1.8 Religion and spirituality

A good example of polysemy can be found in the different ways in which people regard the terms ‘religion’ and ‘spirituality’, and this is the subject of the first exercise below.


Give some thought for a moment to the words ‘religion’ and ‘spirituality’. What do you understand by these terms? Is there any difference between them? If so, in what way are they different and why? How much depends on your perception of religion (positive or negative) and your perception of spirituality (positive or negative)?

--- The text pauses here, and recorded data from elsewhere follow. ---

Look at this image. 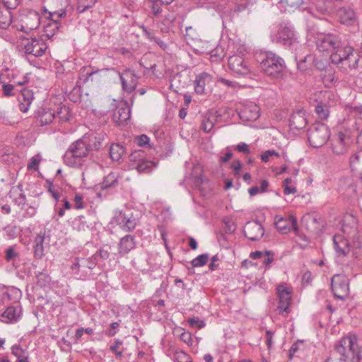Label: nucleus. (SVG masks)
<instances>
[{"instance_id":"obj_7","label":"nucleus","mask_w":362,"mask_h":362,"mask_svg":"<svg viewBox=\"0 0 362 362\" xmlns=\"http://www.w3.org/2000/svg\"><path fill=\"white\" fill-rule=\"evenodd\" d=\"M18 47L19 50L24 54L35 57L42 56L48 47L43 39L36 37L22 40Z\"/></svg>"},{"instance_id":"obj_59","label":"nucleus","mask_w":362,"mask_h":362,"mask_svg":"<svg viewBox=\"0 0 362 362\" xmlns=\"http://www.w3.org/2000/svg\"><path fill=\"white\" fill-rule=\"evenodd\" d=\"M1 90L3 91V94L5 96H12L15 95L14 86L12 84L9 83H2Z\"/></svg>"},{"instance_id":"obj_19","label":"nucleus","mask_w":362,"mask_h":362,"mask_svg":"<svg viewBox=\"0 0 362 362\" xmlns=\"http://www.w3.org/2000/svg\"><path fill=\"white\" fill-rule=\"evenodd\" d=\"M23 315L22 307L17 303L8 306L2 313V321L6 323H15L19 321Z\"/></svg>"},{"instance_id":"obj_34","label":"nucleus","mask_w":362,"mask_h":362,"mask_svg":"<svg viewBox=\"0 0 362 362\" xmlns=\"http://www.w3.org/2000/svg\"><path fill=\"white\" fill-rule=\"evenodd\" d=\"M338 16L342 24H349L355 18L354 11L351 8H341L338 10Z\"/></svg>"},{"instance_id":"obj_12","label":"nucleus","mask_w":362,"mask_h":362,"mask_svg":"<svg viewBox=\"0 0 362 362\" xmlns=\"http://www.w3.org/2000/svg\"><path fill=\"white\" fill-rule=\"evenodd\" d=\"M276 42L290 47L296 42L295 33L292 28L287 25H281L276 35Z\"/></svg>"},{"instance_id":"obj_2","label":"nucleus","mask_w":362,"mask_h":362,"mask_svg":"<svg viewBox=\"0 0 362 362\" xmlns=\"http://www.w3.org/2000/svg\"><path fill=\"white\" fill-rule=\"evenodd\" d=\"M86 139V138L82 136L69 145L63 157L66 165L76 168L83 165V158H86L90 152Z\"/></svg>"},{"instance_id":"obj_15","label":"nucleus","mask_w":362,"mask_h":362,"mask_svg":"<svg viewBox=\"0 0 362 362\" xmlns=\"http://www.w3.org/2000/svg\"><path fill=\"white\" fill-rule=\"evenodd\" d=\"M243 233L248 239L257 241L264 235V229L259 221H249L244 226Z\"/></svg>"},{"instance_id":"obj_20","label":"nucleus","mask_w":362,"mask_h":362,"mask_svg":"<svg viewBox=\"0 0 362 362\" xmlns=\"http://www.w3.org/2000/svg\"><path fill=\"white\" fill-rule=\"evenodd\" d=\"M339 192L346 198L356 196V186L351 178H342L339 181Z\"/></svg>"},{"instance_id":"obj_50","label":"nucleus","mask_w":362,"mask_h":362,"mask_svg":"<svg viewBox=\"0 0 362 362\" xmlns=\"http://www.w3.org/2000/svg\"><path fill=\"white\" fill-rule=\"evenodd\" d=\"M16 249V245L10 246L6 249L5 259L7 262H14L18 258L19 254Z\"/></svg>"},{"instance_id":"obj_25","label":"nucleus","mask_w":362,"mask_h":362,"mask_svg":"<svg viewBox=\"0 0 362 362\" xmlns=\"http://www.w3.org/2000/svg\"><path fill=\"white\" fill-rule=\"evenodd\" d=\"M135 74L133 71L126 70L120 74V80L124 90L132 92L136 88Z\"/></svg>"},{"instance_id":"obj_30","label":"nucleus","mask_w":362,"mask_h":362,"mask_svg":"<svg viewBox=\"0 0 362 362\" xmlns=\"http://www.w3.org/2000/svg\"><path fill=\"white\" fill-rule=\"evenodd\" d=\"M210 81L211 76L206 72L197 75L194 81L195 93L197 94L204 93L205 86L206 83H209Z\"/></svg>"},{"instance_id":"obj_52","label":"nucleus","mask_w":362,"mask_h":362,"mask_svg":"<svg viewBox=\"0 0 362 362\" xmlns=\"http://www.w3.org/2000/svg\"><path fill=\"white\" fill-rule=\"evenodd\" d=\"M37 284L41 287H45L48 286L51 281L50 276L45 272H39L36 275Z\"/></svg>"},{"instance_id":"obj_5","label":"nucleus","mask_w":362,"mask_h":362,"mask_svg":"<svg viewBox=\"0 0 362 362\" xmlns=\"http://www.w3.org/2000/svg\"><path fill=\"white\" fill-rule=\"evenodd\" d=\"M284 68V59L274 53H267L260 63L264 74L272 78H281Z\"/></svg>"},{"instance_id":"obj_56","label":"nucleus","mask_w":362,"mask_h":362,"mask_svg":"<svg viewBox=\"0 0 362 362\" xmlns=\"http://www.w3.org/2000/svg\"><path fill=\"white\" fill-rule=\"evenodd\" d=\"M39 206V203L36 201H34L33 202H31L27 208H25V214L28 217H33L37 213V209Z\"/></svg>"},{"instance_id":"obj_41","label":"nucleus","mask_w":362,"mask_h":362,"mask_svg":"<svg viewBox=\"0 0 362 362\" xmlns=\"http://www.w3.org/2000/svg\"><path fill=\"white\" fill-rule=\"evenodd\" d=\"M315 112L321 119H327L329 115V105L320 103L316 105Z\"/></svg>"},{"instance_id":"obj_35","label":"nucleus","mask_w":362,"mask_h":362,"mask_svg":"<svg viewBox=\"0 0 362 362\" xmlns=\"http://www.w3.org/2000/svg\"><path fill=\"white\" fill-rule=\"evenodd\" d=\"M135 246L134 237L131 235H127L122 238L119 243V252L127 253L131 250L134 249Z\"/></svg>"},{"instance_id":"obj_26","label":"nucleus","mask_w":362,"mask_h":362,"mask_svg":"<svg viewBox=\"0 0 362 362\" xmlns=\"http://www.w3.org/2000/svg\"><path fill=\"white\" fill-rule=\"evenodd\" d=\"M334 248L339 255L345 256L350 252V245L348 240L341 235L333 237Z\"/></svg>"},{"instance_id":"obj_58","label":"nucleus","mask_w":362,"mask_h":362,"mask_svg":"<svg viewBox=\"0 0 362 362\" xmlns=\"http://www.w3.org/2000/svg\"><path fill=\"white\" fill-rule=\"evenodd\" d=\"M140 28L142 30V33H143V35L147 38V39H149L151 40H154L155 42H157V44L160 45V46H162V44H163V42L160 40V39H156L154 37V36L153 35V33L151 32L150 30L147 29V28H146L145 26H144L143 25H140L139 26Z\"/></svg>"},{"instance_id":"obj_11","label":"nucleus","mask_w":362,"mask_h":362,"mask_svg":"<svg viewBox=\"0 0 362 362\" xmlns=\"http://www.w3.org/2000/svg\"><path fill=\"white\" fill-rule=\"evenodd\" d=\"M276 293L279 298L277 308L279 310V313H283L284 312L286 314L288 313L292 297L291 289L281 284L277 286Z\"/></svg>"},{"instance_id":"obj_43","label":"nucleus","mask_w":362,"mask_h":362,"mask_svg":"<svg viewBox=\"0 0 362 362\" xmlns=\"http://www.w3.org/2000/svg\"><path fill=\"white\" fill-rule=\"evenodd\" d=\"M98 72V70L93 71L90 66H83L80 69L79 78L86 83L89 81L90 78Z\"/></svg>"},{"instance_id":"obj_45","label":"nucleus","mask_w":362,"mask_h":362,"mask_svg":"<svg viewBox=\"0 0 362 362\" xmlns=\"http://www.w3.org/2000/svg\"><path fill=\"white\" fill-rule=\"evenodd\" d=\"M175 362H192L191 357L187 353L178 349L173 350Z\"/></svg>"},{"instance_id":"obj_60","label":"nucleus","mask_w":362,"mask_h":362,"mask_svg":"<svg viewBox=\"0 0 362 362\" xmlns=\"http://www.w3.org/2000/svg\"><path fill=\"white\" fill-rule=\"evenodd\" d=\"M149 141L150 139L146 134H141L139 136H137V145L139 146L151 148V145Z\"/></svg>"},{"instance_id":"obj_8","label":"nucleus","mask_w":362,"mask_h":362,"mask_svg":"<svg viewBox=\"0 0 362 362\" xmlns=\"http://www.w3.org/2000/svg\"><path fill=\"white\" fill-rule=\"evenodd\" d=\"M97 264V259L93 255L88 257H77L74 259L71 269L80 278H86L91 274V271Z\"/></svg>"},{"instance_id":"obj_39","label":"nucleus","mask_w":362,"mask_h":362,"mask_svg":"<svg viewBox=\"0 0 362 362\" xmlns=\"http://www.w3.org/2000/svg\"><path fill=\"white\" fill-rule=\"evenodd\" d=\"M124 150L122 146L119 144H113L109 149V153L111 159L114 161H118L124 154Z\"/></svg>"},{"instance_id":"obj_18","label":"nucleus","mask_w":362,"mask_h":362,"mask_svg":"<svg viewBox=\"0 0 362 362\" xmlns=\"http://www.w3.org/2000/svg\"><path fill=\"white\" fill-rule=\"evenodd\" d=\"M274 223L277 230L282 234L288 233L291 229L295 231L298 230L297 221L293 216L286 218L276 216Z\"/></svg>"},{"instance_id":"obj_42","label":"nucleus","mask_w":362,"mask_h":362,"mask_svg":"<svg viewBox=\"0 0 362 362\" xmlns=\"http://www.w3.org/2000/svg\"><path fill=\"white\" fill-rule=\"evenodd\" d=\"M322 81L326 86H332L336 81L334 71L331 69H325V74L322 76Z\"/></svg>"},{"instance_id":"obj_33","label":"nucleus","mask_w":362,"mask_h":362,"mask_svg":"<svg viewBox=\"0 0 362 362\" xmlns=\"http://www.w3.org/2000/svg\"><path fill=\"white\" fill-rule=\"evenodd\" d=\"M45 241V235L38 234L34 241L33 253L34 257L37 259H42L44 255V246L43 243Z\"/></svg>"},{"instance_id":"obj_6","label":"nucleus","mask_w":362,"mask_h":362,"mask_svg":"<svg viewBox=\"0 0 362 362\" xmlns=\"http://www.w3.org/2000/svg\"><path fill=\"white\" fill-rule=\"evenodd\" d=\"M329 136V129L323 123L316 122L308 130V140L313 148H320L324 146Z\"/></svg>"},{"instance_id":"obj_47","label":"nucleus","mask_w":362,"mask_h":362,"mask_svg":"<svg viewBox=\"0 0 362 362\" xmlns=\"http://www.w3.org/2000/svg\"><path fill=\"white\" fill-rule=\"evenodd\" d=\"M154 165V163L151 160H141L137 163V171L148 173L151 171Z\"/></svg>"},{"instance_id":"obj_55","label":"nucleus","mask_w":362,"mask_h":362,"mask_svg":"<svg viewBox=\"0 0 362 362\" xmlns=\"http://www.w3.org/2000/svg\"><path fill=\"white\" fill-rule=\"evenodd\" d=\"M304 349V344H303V341H297L296 343H294L290 350H289V357L290 358H292L293 357H294L295 356H296V354L298 352V351L300 350H303Z\"/></svg>"},{"instance_id":"obj_63","label":"nucleus","mask_w":362,"mask_h":362,"mask_svg":"<svg viewBox=\"0 0 362 362\" xmlns=\"http://www.w3.org/2000/svg\"><path fill=\"white\" fill-rule=\"evenodd\" d=\"M66 16V11L64 10L49 12L50 21L59 22V18Z\"/></svg>"},{"instance_id":"obj_9","label":"nucleus","mask_w":362,"mask_h":362,"mask_svg":"<svg viewBox=\"0 0 362 362\" xmlns=\"http://www.w3.org/2000/svg\"><path fill=\"white\" fill-rule=\"evenodd\" d=\"M341 230L344 234L352 238L356 247L361 246L359 239L361 235L358 233V220L351 214H346L341 221Z\"/></svg>"},{"instance_id":"obj_17","label":"nucleus","mask_w":362,"mask_h":362,"mask_svg":"<svg viewBox=\"0 0 362 362\" xmlns=\"http://www.w3.org/2000/svg\"><path fill=\"white\" fill-rule=\"evenodd\" d=\"M40 25V14L35 11H29L22 19L21 30L25 33L34 30Z\"/></svg>"},{"instance_id":"obj_36","label":"nucleus","mask_w":362,"mask_h":362,"mask_svg":"<svg viewBox=\"0 0 362 362\" xmlns=\"http://www.w3.org/2000/svg\"><path fill=\"white\" fill-rule=\"evenodd\" d=\"M11 9L8 8H0V28L6 29L11 23Z\"/></svg>"},{"instance_id":"obj_3","label":"nucleus","mask_w":362,"mask_h":362,"mask_svg":"<svg viewBox=\"0 0 362 362\" xmlns=\"http://www.w3.org/2000/svg\"><path fill=\"white\" fill-rule=\"evenodd\" d=\"M316 45L320 51L332 52L330 60L334 63V56L339 54V52L349 45L346 40H342L340 35L337 33H327L320 35L316 41Z\"/></svg>"},{"instance_id":"obj_1","label":"nucleus","mask_w":362,"mask_h":362,"mask_svg":"<svg viewBox=\"0 0 362 362\" xmlns=\"http://www.w3.org/2000/svg\"><path fill=\"white\" fill-rule=\"evenodd\" d=\"M335 354L339 356L341 361L360 362L362 358L361 349L358 344L355 335L343 337L335 346Z\"/></svg>"},{"instance_id":"obj_22","label":"nucleus","mask_w":362,"mask_h":362,"mask_svg":"<svg viewBox=\"0 0 362 362\" xmlns=\"http://www.w3.org/2000/svg\"><path fill=\"white\" fill-rule=\"evenodd\" d=\"M307 124L305 111L303 109L295 111L289 119V125L292 129H303Z\"/></svg>"},{"instance_id":"obj_51","label":"nucleus","mask_w":362,"mask_h":362,"mask_svg":"<svg viewBox=\"0 0 362 362\" xmlns=\"http://www.w3.org/2000/svg\"><path fill=\"white\" fill-rule=\"evenodd\" d=\"M214 122L211 119L210 117L206 114L203 117L201 128L206 132L209 133L214 128Z\"/></svg>"},{"instance_id":"obj_46","label":"nucleus","mask_w":362,"mask_h":362,"mask_svg":"<svg viewBox=\"0 0 362 362\" xmlns=\"http://www.w3.org/2000/svg\"><path fill=\"white\" fill-rule=\"evenodd\" d=\"M214 62H220L224 57L225 52L222 47L217 46L208 52Z\"/></svg>"},{"instance_id":"obj_23","label":"nucleus","mask_w":362,"mask_h":362,"mask_svg":"<svg viewBox=\"0 0 362 362\" xmlns=\"http://www.w3.org/2000/svg\"><path fill=\"white\" fill-rule=\"evenodd\" d=\"M35 117L41 126L47 125L56 118L55 112L49 108L40 107L35 112Z\"/></svg>"},{"instance_id":"obj_53","label":"nucleus","mask_w":362,"mask_h":362,"mask_svg":"<svg viewBox=\"0 0 362 362\" xmlns=\"http://www.w3.org/2000/svg\"><path fill=\"white\" fill-rule=\"evenodd\" d=\"M209 257L208 254H202L192 259L191 264L193 267H202L209 261Z\"/></svg>"},{"instance_id":"obj_40","label":"nucleus","mask_w":362,"mask_h":362,"mask_svg":"<svg viewBox=\"0 0 362 362\" xmlns=\"http://www.w3.org/2000/svg\"><path fill=\"white\" fill-rule=\"evenodd\" d=\"M117 182V176L114 173L108 174L100 184L101 189H106L114 187Z\"/></svg>"},{"instance_id":"obj_24","label":"nucleus","mask_w":362,"mask_h":362,"mask_svg":"<svg viewBox=\"0 0 362 362\" xmlns=\"http://www.w3.org/2000/svg\"><path fill=\"white\" fill-rule=\"evenodd\" d=\"M117 223L126 231H131L136 227L134 218H128L124 214L119 212L113 217L112 223Z\"/></svg>"},{"instance_id":"obj_13","label":"nucleus","mask_w":362,"mask_h":362,"mask_svg":"<svg viewBox=\"0 0 362 362\" xmlns=\"http://www.w3.org/2000/svg\"><path fill=\"white\" fill-rule=\"evenodd\" d=\"M228 66L237 74L245 76L250 72L247 62L240 55H233L228 59Z\"/></svg>"},{"instance_id":"obj_29","label":"nucleus","mask_w":362,"mask_h":362,"mask_svg":"<svg viewBox=\"0 0 362 362\" xmlns=\"http://www.w3.org/2000/svg\"><path fill=\"white\" fill-rule=\"evenodd\" d=\"M20 293V290L16 288L1 285L0 303L18 298Z\"/></svg>"},{"instance_id":"obj_38","label":"nucleus","mask_w":362,"mask_h":362,"mask_svg":"<svg viewBox=\"0 0 362 362\" xmlns=\"http://www.w3.org/2000/svg\"><path fill=\"white\" fill-rule=\"evenodd\" d=\"M59 28V23L54 21H49L44 27V34L42 37L50 39L53 37Z\"/></svg>"},{"instance_id":"obj_28","label":"nucleus","mask_w":362,"mask_h":362,"mask_svg":"<svg viewBox=\"0 0 362 362\" xmlns=\"http://www.w3.org/2000/svg\"><path fill=\"white\" fill-rule=\"evenodd\" d=\"M33 98V93L31 90L27 88L21 90L18 95L19 108L21 112H26L28 110Z\"/></svg>"},{"instance_id":"obj_62","label":"nucleus","mask_w":362,"mask_h":362,"mask_svg":"<svg viewBox=\"0 0 362 362\" xmlns=\"http://www.w3.org/2000/svg\"><path fill=\"white\" fill-rule=\"evenodd\" d=\"M362 125V119L360 118L355 122L354 126V131H356L357 134V143L362 145V129L360 131V126Z\"/></svg>"},{"instance_id":"obj_31","label":"nucleus","mask_w":362,"mask_h":362,"mask_svg":"<svg viewBox=\"0 0 362 362\" xmlns=\"http://www.w3.org/2000/svg\"><path fill=\"white\" fill-rule=\"evenodd\" d=\"M315 8L321 14H330L334 10V4L332 0H317Z\"/></svg>"},{"instance_id":"obj_44","label":"nucleus","mask_w":362,"mask_h":362,"mask_svg":"<svg viewBox=\"0 0 362 362\" xmlns=\"http://www.w3.org/2000/svg\"><path fill=\"white\" fill-rule=\"evenodd\" d=\"M97 0H78L76 11L78 13H81L92 8Z\"/></svg>"},{"instance_id":"obj_64","label":"nucleus","mask_w":362,"mask_h":362,"mask_svg":"<svg viewBox=\"0 0 362 362\" xmlns=\"http://www.w3.org/2000/svg\"><path fill=\"white\" fill-rule=\"evenodd\" d=\"M234 148L238 152L243 153L246 155L250 154L251 153L249 146L244 142H241L234 146Z\"/></svg>"},{"instance_id":"obj_14","label":"nucleus","mask_w":362,"mask_h":362,"mask_svg":"<svg viewBox=\"0 0 362 362\" xmlns=\"http://www.w3.org/2000/svg\"><path fill=\"white\" fill-rule=\"evenodd\" d=\"M130 107L127 102L118 103L112 115V119L117 125L127 124L130 119Z\"/></svg>"},{"instance_id":"obj_21","label":"nucleus","mask_w":362,"mask_h":362,"mask_svg":"<svg viewBox=\"0 0 362 362\" xmlns=\"http://www.w3.org/2000/svg\"><path fill=\"white\" fill-rule=\"evenodd\" d=\"M238 115L244 122L255 121L259 117V107L254 104L246 105L240 109Z\"/></svg>"},{"instance_id":"obj_49","label":"nucleus","mask_w":362,"mask_h":362,"mask_svg":"<svg viewBox=\"0 0 362 362\" xmlns=\"http://www.w3.org/2000/svg\"><path fill=\"white\" fill-rule=\"evenodd\" d=\"M12 354L17 357L18 362H29L25 351L19 346H13Z\"/></svg>"},{"instance_id":"obj_37","label":"nucleus","mask_w":362,"mask_h":362,"mask_svg":"<svg viewBox=\"0 0 362 362\" xmlns=\"http://www.w3.org/2000/svg\"><path fill=\"white\" fill-rule=\"evenodd\" d=\"M151 54H145L139 62V66L141 68L144 69V74H149L150 72H153L156 64L154 62H149V57Z\"/></svg>"},{"instance_id":"obj_57","label":"nucleus","mask_w":362,"mask_h":362,"mask_svg":"<svg viewBox=\"0 0 362 362\" xmlns=\"http://www.w3.org/2000/svg\"><path fill=\"white\" fill-rule=\"evenodd\" d=\"M187 322L191 327H195L199 329L204 327L206 325L205 322L197 317L188 319Z\"/></svg>"},{"instance_id":"obj_27","label":"nucleus","mask_w":362,"mask_h":362,"mask_svg":"<svg viewBox=\"0 0 362 362\" xmlns=\"http://www.w3.org/2000/svg\"><path fill=\"white\" fill-rule=\"evenodd\" d=\"M83 137L86 138V141L88 144L87 146L89 148V151L99 150L104 139V135L101 133L85 134Z\"/></svg>"},{"instance_id":"obj_4","label":"nucleus","mask_w":362,"mask_h":362,"mask_svg":"<svg viewBox=\"0 0 362 362\" xmlns=\"http://www.w3.org/2000/svg\"><path fill=\"white\" fill-rule=\"evenodd\" d=\"M361 56L358 53L354 52V48L349 45L345 47L343 52L340 51L339 54L334 56V64L344 73L349 70L356 69Z\"/></svg>"},{"instance_id":"obj_61","label":"nucleus","mask_w":362,"mask_h":362,"mask_svg":"<svg viewBox=\"0 0 362 362\" xmlns=\"http://www.w3.org/2000/svg\"><path fill=\"white\" fill-rule=\"evenodd\" d=\"M4 231L9 239H13L17 236V230L15 226L8 225L4 228Z\"/></svg>"},{"instance_id":"obj_48","label":"nucleus","mask_w":362,"mask_h":362,"mask_svg":"<svg viewBox=\"0 0 362 362\" xmlns=\"http://www.w3.org/2000/svg\"><path fill=\"white\" fill-rule=\"evenodd\" d=\"M58 119L59 122H64L69 120L70 112L69 107L66 106L60 107L57 110V115L55 119Z\"/></svg>"},{"instance_id":"obj_16","label":"nucleus","mask_w":362,"mask_h":362,"mask_svg":"<svg viewBox=\"0 0 362 362\" xmlns=\"http://www.w3.org/2000/svg\"><path fill=\"white\" fill-rule=\"evenodd\" d=\"M332 148L337 155H341L346 152L349 142V136L342 132L335 134L332 139Z\"/></svg>"},{"instance_id":"obj_32","label":"nucleus","mask_w":362,"mask_h":362,"mask_svg":"<svg viewBox=\"0 0 362 362\" xmlns=\"http://www.w3.org/2000/svg\"><path fill=\"white\" fill-rule=\"evenodd\" d=\"M349 163L351 170L356 172L359 176H362V151L352 155Z\"/></svg>"},{"instance_id":"obj_10","label":"nucleus","mask_w":362,"mask_h":362,"mask_svg":"<svg viewBox=\"0 0 362 362\" xmlns=\"http://www.w3.org/2000/svg\"><path fill=\"white\" fill-rule=\"evenodd\" d=\"M349 280L344 274H335L331 280V289L335 298L344 300L349 293Z\"/></svg>"},{"instance_id":"obj_54","label":"nucleus","mask_w":362,"mask_h":362,"mask_svg":"<svg viewBox=\"0 0 362 362\" xmlns=\"http://www.w3.org/2000/svg\"><path fill=\"white\" fill-rule=\"evenodd\" d=\"M236 11H243L250 9L253 6V3L250 0H235Z\"/></svg>"}]
</instances>
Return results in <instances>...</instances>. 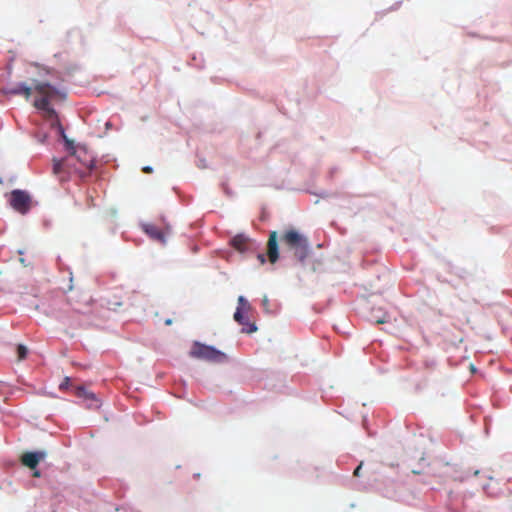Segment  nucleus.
I'll use <instances>...</instances> for the list:
<instances>
[{
    "instance_id": "obj_9",
    "label": "nucleus",
    "mask_w": 512,
    "mask_h": 512,
    "mask_svg": "<svg viewBox=\"0 0 512 512\" xmlns=\"http://www.w3.org/2000/svg\"><path fill=\"white\" fill-rule=\"evenodd\" d=\"M143 231L153 240L165 244L167 231H163L154 224H143Z\"/></svg>"
},
{
    "instance_id": "obj_19",
    "label": "nucleus",
    "mask_w": 512,
    "mask_h": 512,
    "mask_svg": "<svg viewBox=\"0 0 512 512\" xmlns=\"http://www.w3.org/2000/svg\"><path fill=\"white\" fill-rule=\"evenodd\" d=\"M257 258H258V260L260 261L261 264H264L265 261H266L265 256L262 253L258 254Z\"/></svg>"
},
{
    "instance_id": "obj_12",
    "label": "nucleus",
    "mask_w": 512,
    "mask_h": 512,
    "mask_svg": "<svg viewBox=\"0 0 512 512\" xmlns=\"http://www.w3.org/2000/svg\"><path fill=\"white\" fill-rule=\"evenodd\" d=\"M251 305L250 303L247 301V299L244 297V296H239L238 297V307L237 309H241L245 312H249L251 310Z\"/></svg>"
},
{
    "instance_id": "obj_3",
    "label": "nucleus",
    "mask_w": 512,
    "mask_h": 512,
    "mask_svg": "<svg viewBox=\"0 0 512 512\" xmlns=\"http://www.w3.org/2000/svg\"><path fill=\"white\" fill-rule=\"evenodd\" d=\"M66 149L76 158L79 168H75L81 179L88 177L94 168V157L85 147H75L73 142L65 138Z\"/></svg>"
},
{
    "instance_id": "obj_17",
    "label": "nucleus",
    "mask_w": 512,
    "mask_h": 512,
    "mask_svg": "<svg viewBox=\"0 0 512 512\" xmlns=\"http://www.w3.org/2000/svg\"><path fill=\"white\" fill-rule=\"evenodd\" d=\"M262 306L264 307L265 311H269V299L267 298V296L263 297Z\"/></svg>"
},
{
    "instance_id": "obj_1",
    "label": "nucleus",
    "mask_w": 512,
    "mask_h": 512,
    "mask_svg": "<svg viewBox=\"0 0 512 512\" xmlns=\"http://www.w3.org/2000/svg\"><path fill=\"white\" fill-rule=\"evenodd\" d=\"M32 91L36 93L33 102L34 107L42 112L43 117L51 123V126L59 125L58 115L50 105L51 100L58 95V91L51 84L37 82L32 89L26 83H18L10 88L8 92L13 95H23L26 100H29Z\"/></svg>"
},
{
    "instance_id": "obj_6",
    "label": "nucleus",
    "mask_w": 512,
    "mask_h": 512,
    "mask_svg": "<svg viewBox=\"0 0 512 512\" xmlns=\"http://www.w3.org/2000/svg\"><path fill=\"white\" fill-rule=\"evenodd\" d=\"M9 204L16 212L24 215L32 207V198L27 191L15 189L10 193Z\"/></svg>"
},
{
    "instance_id": "obj_10",
    "label": "nucleus",
    "mask_w": 512,
    "mask_h": 512,
    "mask_svg": "<svg viewBox=\"0 0 512 512\" xmlns=\"http://www.w3.org/2000/svg\"><path fill=\"white\" fill-rule=\"evenodd\" d=\"M44 457V452H26L21 456V462L24 466L35 469Z\"/></svg>"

In the latter part of the twentieth century some people came to prefer the term ‘spirituality’ to religion, and started to use spirituality to denote a particular understanding of religious and spiritual matters. For many people in the West, ‘religion’ became a term with negative connotations – institutionalized, hierarchical, patriarchal, oppressive, ‘out of touch’, worldly – that is to say, whatever they disliked or disapproved of in their experience or perception of ‘conventional’ religion. Spirituality, by comparison, became a positive term, perceived as a personal, intuitive, experiential involvement with the divine or supernatural. So, spirituality is thought of by some people as ‘purer’ than religion. Increasingly, people voice such sentiments as ‘you can be religious without being spiritual, and spiritual without being religious’, or ‘religion is about boundaries; spirituality is about lack of boundaries’. Spirituality has thus become a word with a number of meanings, appropriated both by those who are within or on the peripheries of an identifiable religion (such as Christianity) and those who, although non-aligned (i.e. not formally attached to any particular religious group), perceive themselves to be ‘spiritual’ or involved in spiritual activity by virtue of their world-views and lifestyles.

There are, of course, a great many people for whom religion continues to have very positive connotations, and who would regard the idea of spirituality divorced from religion as puzzling, if not absurd. You simply need to be aware of the different uses and understandings of these terms, and how they are employed in particular contexts.